It’s not enough for us to wash our own feet, if this story is to have any significance. We need to have someone else do it, and we need to do it for someone else. At my church, we reenact this by inviting anyone to come forward to have their feet washed. The only requirement is that you wash the person who comes after you. It is awkward and emotionally moving. It is humbling no matter which position I’m in. Humility is at the heart of post-resurrection foot washing.
This ceremony is not a Catholic Sacrament, just an annual ritual. But it reminds me of a Sacrament – reconciliation.
A lot of non-Catholic Christians do not see the significance of reconciliation as a Holy Sacrament – a literal sign of Christ’s real presence. Why should someone need an intermediary to experience God’s forgiveness?

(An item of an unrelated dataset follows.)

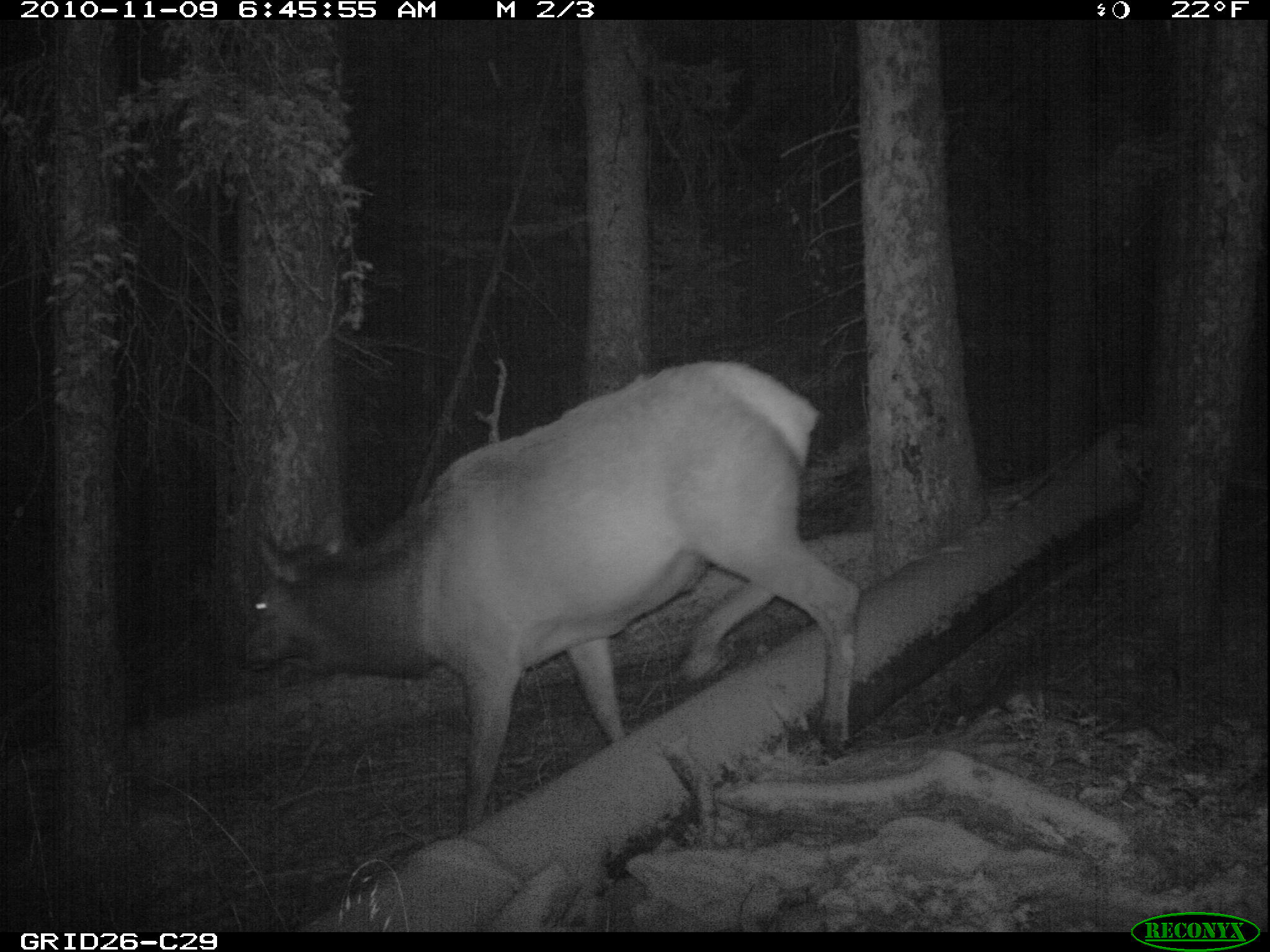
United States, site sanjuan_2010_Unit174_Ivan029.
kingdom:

The simple answer is, they don’t. Any one of us can experience God’s forgiveness at any given moment, any time we turn to Him with true humility and repentance. I personally believe that because of Jesus’ sacrifice on the cross, because He died “once, and for all,” I am forgiven before I even commit the sin.
Reconciliation (the Sacrament), is not about being at peace with God. Certainly being at peace with God is and important part of the process, but the real challenge as living, breathing, failing human beings is that we need peace within ourselves, and with each other, and I don’t believe that is possible without divine help. That is what the Sacrament is all about – examining myself, admitting and accepting my shortcomings, and asking God for help so that I can stop hurting myself and other people. Willpower alone won’t do the trick. I need God’s help, working through the human hands, the human words, and the unconditionally loving human heart of the priest in whom I trust.
I need a person to wash my feet.
Sometimes it’s not the priest I go to. Let’s face it, Fr. So and So is a busy man running his parish, visiting the sick, offering funerals, making business decisions, writing homilies, mediating church staff conflicts. I need Reconciliation during business hours about as much as I need a dozen donuts for breakfast. He’s not always available.
But I am blessed to have friends, fellow disciples learning to love who will listen and affirm and call me on my shit when I’m lying to myself. It may not be a Sacrament, but it is most definitely sacramental. Thank God for them. They wash my feet, just as I was theirs, so that the bitterness, resentment, and fear that clings to my feet after a long day of living life out in this crazy, sinful, beautiful, GOOD world can be washed off before the gritty sand begins to rub them raw and limping from pain.
Reconciliation, like foot washing, is about letting another person share our cross, if only for a few moments. It is the great sacrament of compassion and hope that yes, peace really is possible.
It is the affirmation that I can’t do anything on my own apart from the Creator and the rest of creation, and the helpmates He’s given me.